◆ AUFGABENSTELLUNG
#1 Fassen Sie den Absatz des Textabschnitts, der mit „WLAN-Netze müssen künftig“ beginnt, als knappe Stichpunktliste zusammen. Die wesentlichen Fakten sollen erhalten bleiben.
#2 Entnehmen Sie dem Textabschnitt wortgetreu die Passage von „BGH-Urteil gefährdet WLAN-Cafés“ bis „die Abmahngebühren bezahlen.“.

◆ TEXTABSCHNITT
BGH-Urteil gefährdet WLAN-Cafés (Update)
12. Mai 2010 - Enno Park

WLAN-Netze müssen künftig per Passwort geschützt werden, hat der Bundesgerichtshof entschieden. Betreibt jemand absichtlich oder unabsichtlich ein offenes WLAN, kann er abgemahnt werden. Zwar haftet der Betreiber des WLAN nicht für den Schaden, wenn ein dritter über sein Netz das Urheberrecht verletzt, aber sein WLAN muss er dicht machen und natürlich die Abmahngebühren bezahlen.

◆ DATENAUSZUG
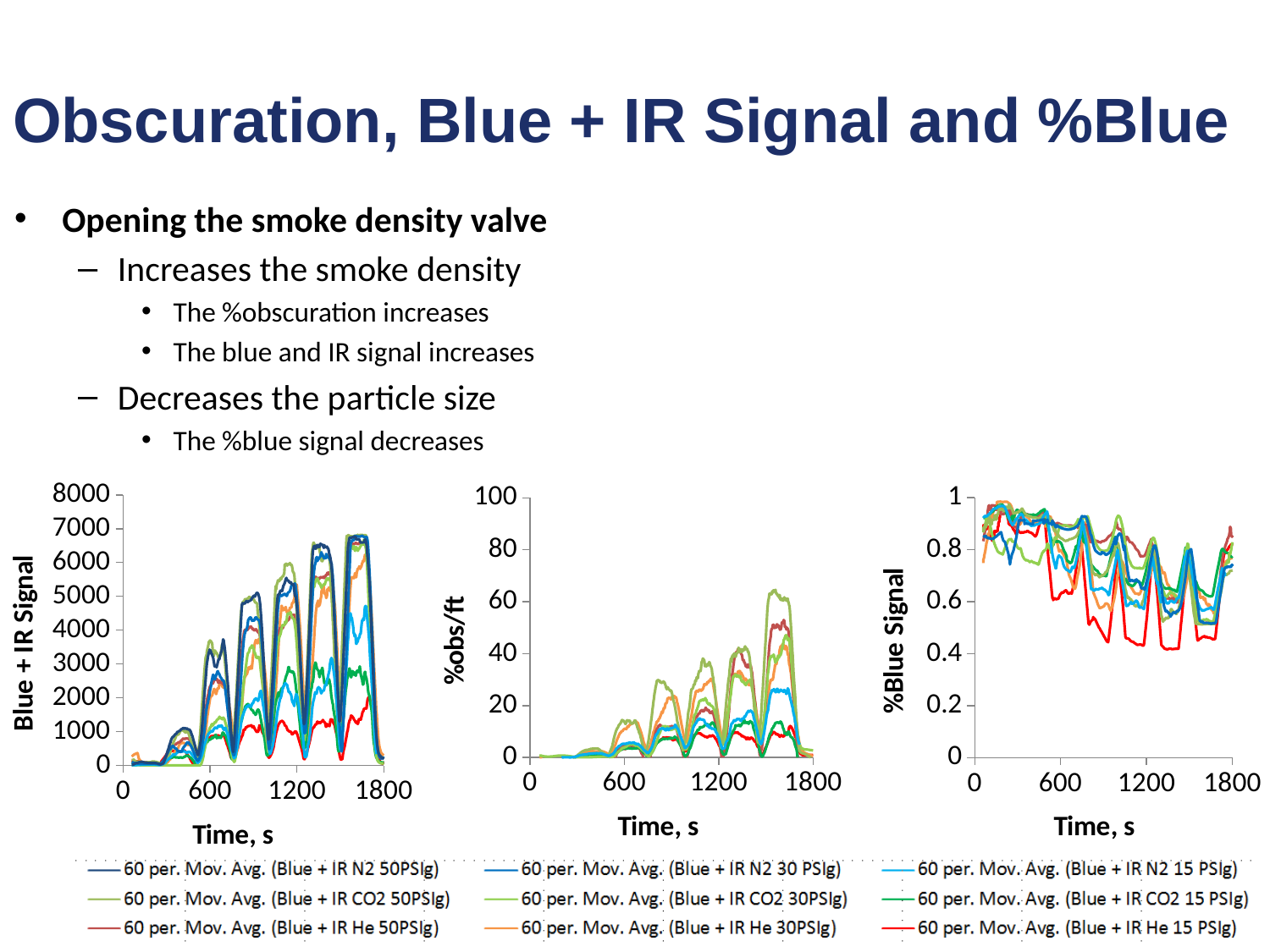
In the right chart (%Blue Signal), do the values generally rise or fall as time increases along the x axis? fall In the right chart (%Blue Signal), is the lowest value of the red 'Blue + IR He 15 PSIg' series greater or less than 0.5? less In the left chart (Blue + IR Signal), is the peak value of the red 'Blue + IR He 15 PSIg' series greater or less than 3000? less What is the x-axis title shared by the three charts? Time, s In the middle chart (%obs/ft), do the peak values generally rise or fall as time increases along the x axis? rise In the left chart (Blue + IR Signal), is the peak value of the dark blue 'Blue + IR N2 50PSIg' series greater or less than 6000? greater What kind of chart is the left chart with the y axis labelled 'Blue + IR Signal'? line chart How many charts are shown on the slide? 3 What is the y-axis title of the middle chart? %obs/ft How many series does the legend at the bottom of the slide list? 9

◆ LÖSUNGSÜBERSICHT
#1
- Laut Bundesgerichtshof müssen WLAN-Netze künftig per Passwort geschützt werden.
- Wer ein offenes WLAN betreibt, ob absichtlich oder unabsichtlich, kann abgemahnt werden.
- Verletzt ein Dritter über das Netz das Urheberrecht, haftet der Betreiber nicht für den Schaden.
- Der Betreiber muss sein WLAN jedoch dicht machen und die Abmahngebühren bezahlen.

#2
BGH-Urteil gefährdet WLAN-Cafés (Update)
12. Mai 2010 - Enno Park

WLAN-Netze müssen künftig per Passwort geschützt werden, hat der Bundesgerichtshof entschieden. Betreibt jemand absichtlich oder unabsichtlich ein offenes WLAN, kann er abgemahnt werden. Zwar haftet der Betreiber des WLAN nicht für den Schaden, wenn ein dritter über sein Netz das Urheberrecht verletzt, aber sein WLAN muss er dicht machen und natürlich die Abmahngebühren bezahlen.